Читаем The Greatest Minds and Ideas of All Time полностью

I envy those Chinese schoolboys who were made to memorize every word of Confucius. I have found every line profound and applicable, and sometimes I think that if these maxims had sunk into my memory for twenty years, I might have in me a little of the poise of soul, the simple dignity, the quiet understanding, the depth of character, the infinite courtesy that I have found in the educated Chinese everywhere. Never has one man so written his name upon the face and spirit of a people as Confucius has done in China. Let us take him again as a symbol and a suggestion: behind him are the delicate lyrics of the T’ang Dynasty’s poets, the mystic landscapes of the Chinese painters, the perfect vases of the Chinese potters, the secular and terrestrial wisdom of the Chinese philosophers; perhaps the greatest of all historic civilizations is summed up in his name.

4. 399 B.C.—THE DEATH OF SOCRATES When this man passed, drunk with hemlock, also passed the most astonishing picture in ancient history—the Age of Pericles. But this time I am not thinking of philosophy. Behind Socrates I see his friend and lover, Alcibiades, and the destructive tragedy of the Peloponnesian War. I see Aspasia, the learned courtesan, at whose feet the old Gadfly sat with Pericles. I see Pericles gathering rich men around him and persuading them to finance the Athenian drama. I see Euripides contending with Sophocles for the dramatic prize in the Theater of Dionysius. I see Ictinus in slow thought molding the columns of the Parthenon, and Pheidias carving the gods and heroes of its frieze. I see young Plato winning the prize at the Panathenaean games.

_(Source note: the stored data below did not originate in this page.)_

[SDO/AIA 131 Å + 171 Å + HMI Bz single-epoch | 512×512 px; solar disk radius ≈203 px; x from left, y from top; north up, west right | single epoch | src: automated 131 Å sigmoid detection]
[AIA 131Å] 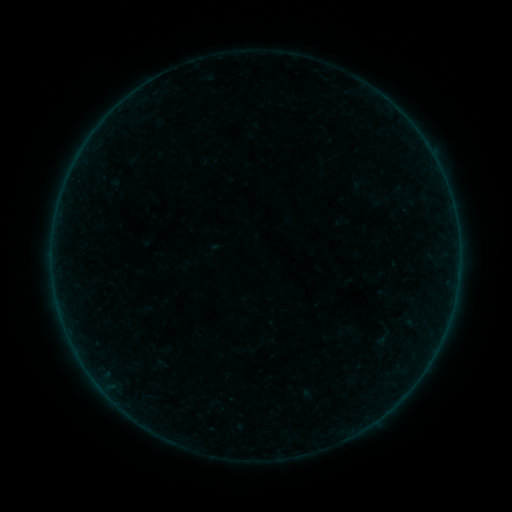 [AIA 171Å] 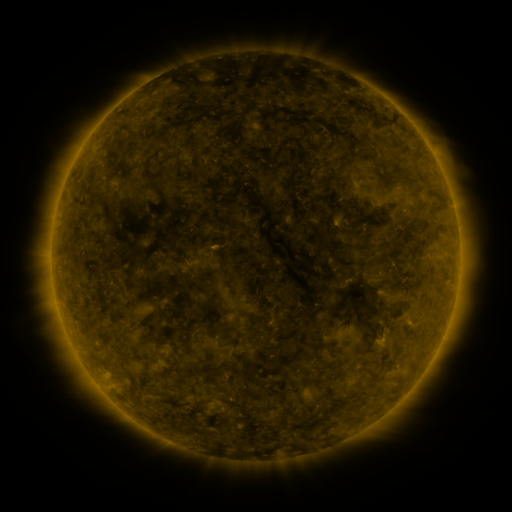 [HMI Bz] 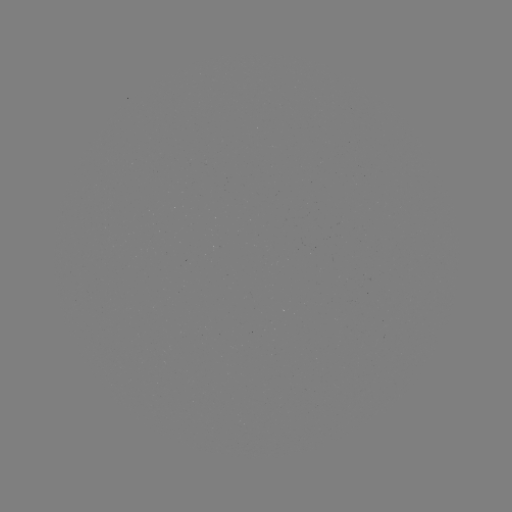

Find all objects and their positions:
sigmoid: (383, 338)
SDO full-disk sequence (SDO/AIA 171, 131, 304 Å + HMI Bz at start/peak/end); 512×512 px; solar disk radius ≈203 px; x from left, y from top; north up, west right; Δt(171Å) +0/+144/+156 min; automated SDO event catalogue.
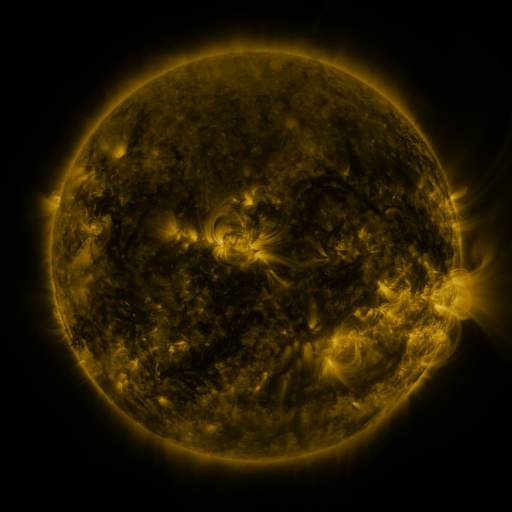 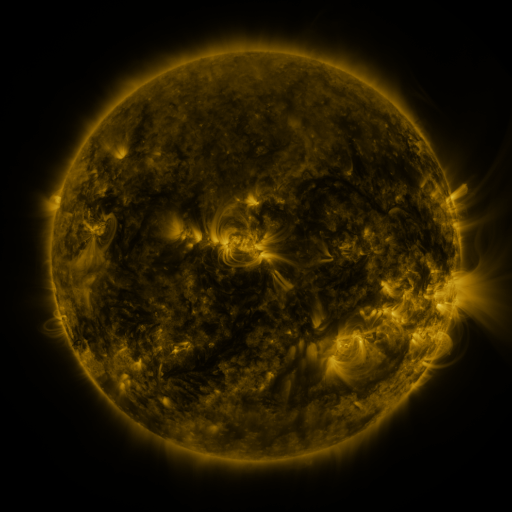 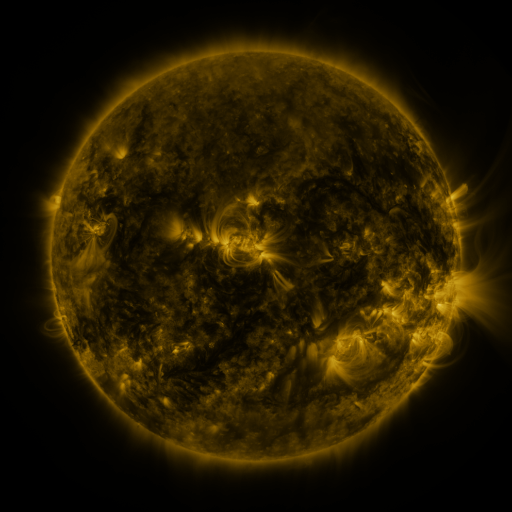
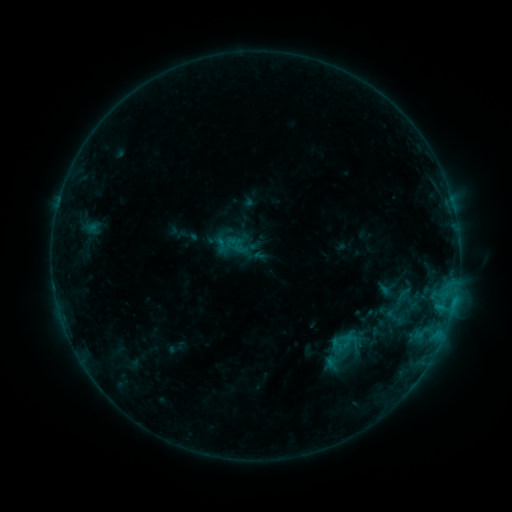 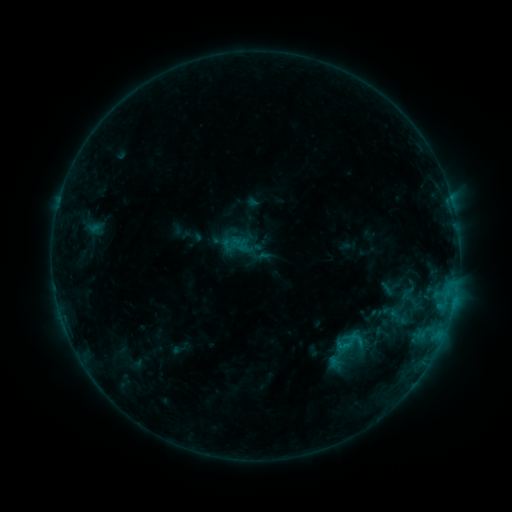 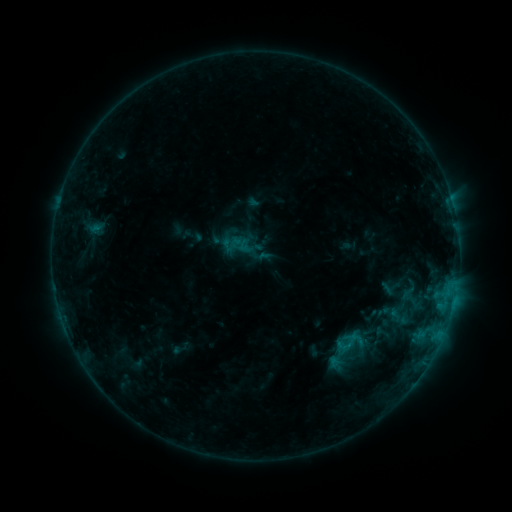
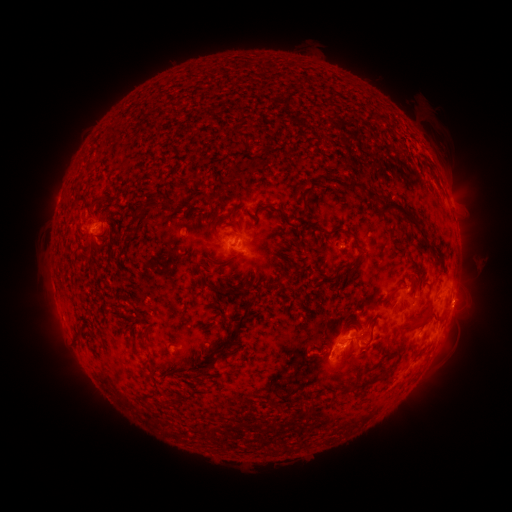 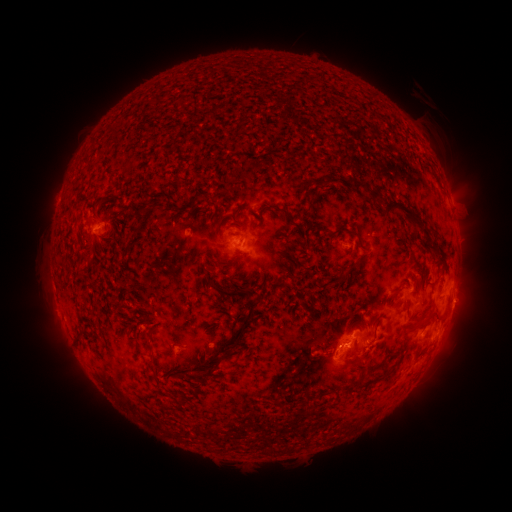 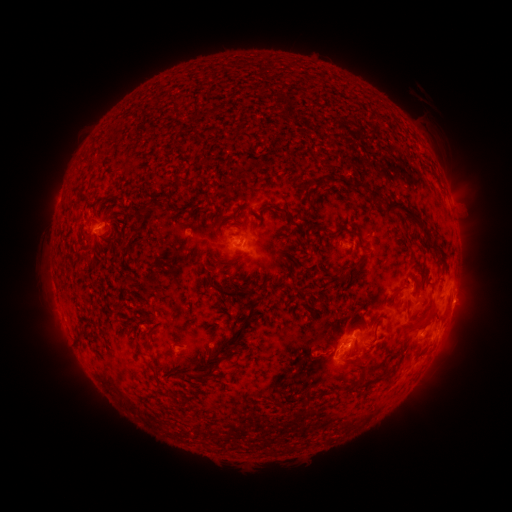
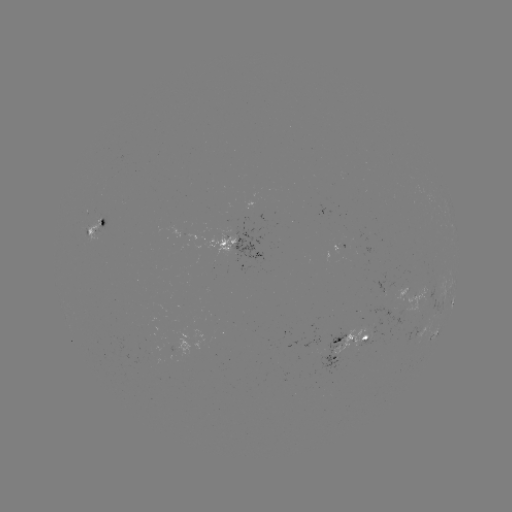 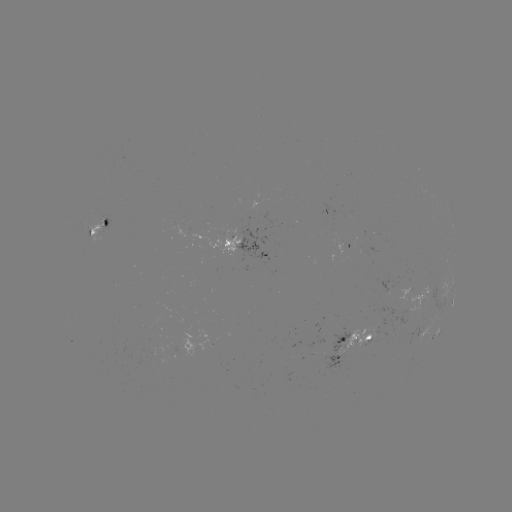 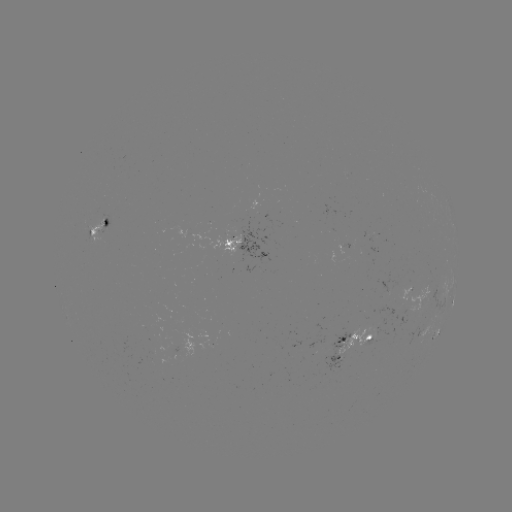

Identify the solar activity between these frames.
emerging-flux region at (358, 338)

I want some stopping-point in history that shall bring to my memory a few of the thousand facets of this brave and varied age, when for the first time a whole civilization liberated itself from superstition, and created science, drama, democracy, and liberty, and passed on to Rome and Europe half of our intellectual and aesthetic heritage.

5. 44 B.C.—THE DEATH OF CAESAR A few years before the death of Georg Brandes, the Danish critic who helped the French Taine to make the British understand English literature, an American student visited him and found him in a very somber mood. “Why are you sad?” the visitor asked. “Don’t you know,” answered Brandes, “that this is the anniversary of the greatest blunder in history—the assassination of Caesar?”

The old critic might have found blunders nearer home, like the defeat of Napoleon at Waterloo, and perhaps he exaggerated a little the importance of Brutus’ sottise. For in a sense it is not Caesar whom we wish to remember; it is the succession of developments that followed upon his death: the reconstruction of Roman law and order by the statesmanlike Augustus on the basis and lines of Caesar’s preliminary work, the flourishing of arts and letters under the extension of the Pax Romana to Rome, the poetry of Virgil and Horace, the prose of Pliny and Tacitus, the philosophy of Epictetus and Aurelius, the beneficent rule of Hadrian and Antoninus, the beautification of the Forum and the capital with architecture and statuary, the building of those roads, and the revision and codification of those laws, which were to be Rome’s essential legacy to the modern world. As the death of Socrates may be used to sum up the Periclean Age of Athens, so the death of Caesar stands as the door to the Golden Age of Rome.

6.? B.C.—THE BIRTH OF CHRIST This date the reader may place ad lib., since no man knows it. For us it is the most important date of all, because it divides all history in the West, gives us our greatest hero and model, provides us with that body of myth and legend which is now passing from the theological to the literary stage, and marks the beginning of that Christian age which seems today to be approaching its close. After us the deluge; God knows what a mess of occult faiths will in the present century replace the tender and cruel theologies that praised and dishonored Christ.

7. A.D. 632—THE DEATH OF MOHAMMED It was in this year, so designated by us infidels but known to the Mohammedans as A.H. 10 (the tenth year after the Hegira), that Mohammed left this earth, after founding the faith that was to overrun and dominate for centuries all northern Africa from Cairo to Morocco, southern Europe in Turkey and Spain, and half of Asia from Jerusalem and Bagdad to Teheran and Delhi. Even Christianity cannot boast of so many wars waged in its name, or so many heathen killed.